Spatial relation data:
···

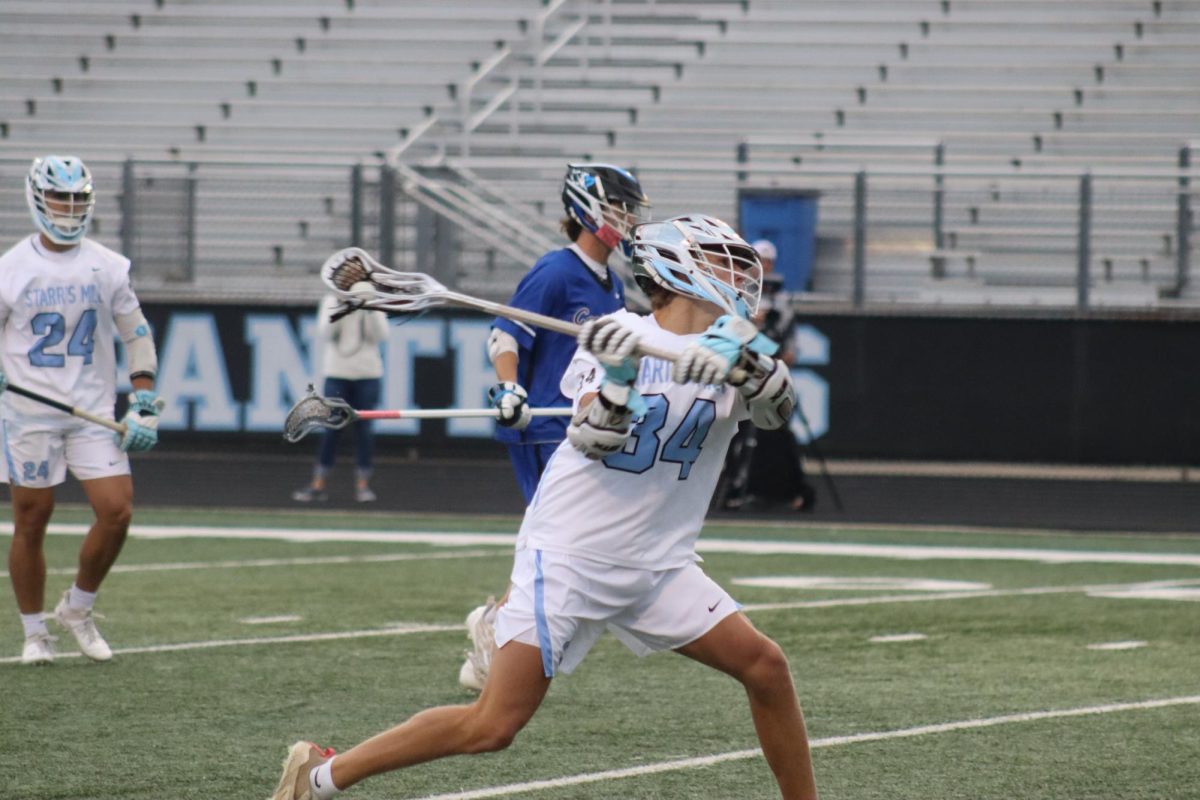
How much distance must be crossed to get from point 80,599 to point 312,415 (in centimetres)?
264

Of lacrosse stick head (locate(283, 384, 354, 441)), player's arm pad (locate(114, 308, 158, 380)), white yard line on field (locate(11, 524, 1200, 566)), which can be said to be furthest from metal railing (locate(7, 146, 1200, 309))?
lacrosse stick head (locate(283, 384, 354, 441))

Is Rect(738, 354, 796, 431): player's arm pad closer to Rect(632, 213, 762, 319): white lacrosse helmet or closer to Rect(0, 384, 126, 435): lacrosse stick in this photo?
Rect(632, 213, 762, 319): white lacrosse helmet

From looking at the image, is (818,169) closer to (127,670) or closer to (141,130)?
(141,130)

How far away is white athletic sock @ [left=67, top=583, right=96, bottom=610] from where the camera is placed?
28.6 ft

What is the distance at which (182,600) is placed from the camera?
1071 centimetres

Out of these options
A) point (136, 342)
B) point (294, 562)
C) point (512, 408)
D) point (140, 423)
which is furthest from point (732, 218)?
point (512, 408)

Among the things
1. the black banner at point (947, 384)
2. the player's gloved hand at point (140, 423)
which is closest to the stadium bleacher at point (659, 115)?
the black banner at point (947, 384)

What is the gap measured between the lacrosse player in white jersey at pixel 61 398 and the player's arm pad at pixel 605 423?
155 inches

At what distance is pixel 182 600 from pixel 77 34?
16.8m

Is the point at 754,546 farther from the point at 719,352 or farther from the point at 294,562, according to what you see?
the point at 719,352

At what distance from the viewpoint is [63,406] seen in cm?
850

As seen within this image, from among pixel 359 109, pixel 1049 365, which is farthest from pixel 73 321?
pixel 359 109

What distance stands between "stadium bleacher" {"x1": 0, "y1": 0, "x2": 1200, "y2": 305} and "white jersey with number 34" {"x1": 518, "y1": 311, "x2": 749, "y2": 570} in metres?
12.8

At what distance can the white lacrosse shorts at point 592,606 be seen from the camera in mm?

···

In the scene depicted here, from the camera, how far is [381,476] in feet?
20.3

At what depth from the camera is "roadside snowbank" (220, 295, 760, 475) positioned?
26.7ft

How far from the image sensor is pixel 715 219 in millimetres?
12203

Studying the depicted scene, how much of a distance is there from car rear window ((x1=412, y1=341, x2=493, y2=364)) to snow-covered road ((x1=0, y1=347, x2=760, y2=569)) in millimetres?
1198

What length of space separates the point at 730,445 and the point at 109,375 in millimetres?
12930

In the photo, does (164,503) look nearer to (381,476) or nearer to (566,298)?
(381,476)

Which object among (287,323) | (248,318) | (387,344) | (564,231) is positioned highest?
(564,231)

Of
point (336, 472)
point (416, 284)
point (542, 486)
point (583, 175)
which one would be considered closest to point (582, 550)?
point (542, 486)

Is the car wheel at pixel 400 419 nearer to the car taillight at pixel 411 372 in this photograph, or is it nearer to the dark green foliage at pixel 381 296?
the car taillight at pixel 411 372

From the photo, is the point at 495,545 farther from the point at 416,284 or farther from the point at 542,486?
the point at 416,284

···

■ WHAT NEEDS TO BE DONE:
Report how many lines of the data contain the word "seen". Give only the number.

■ TASK SOLUTION:
3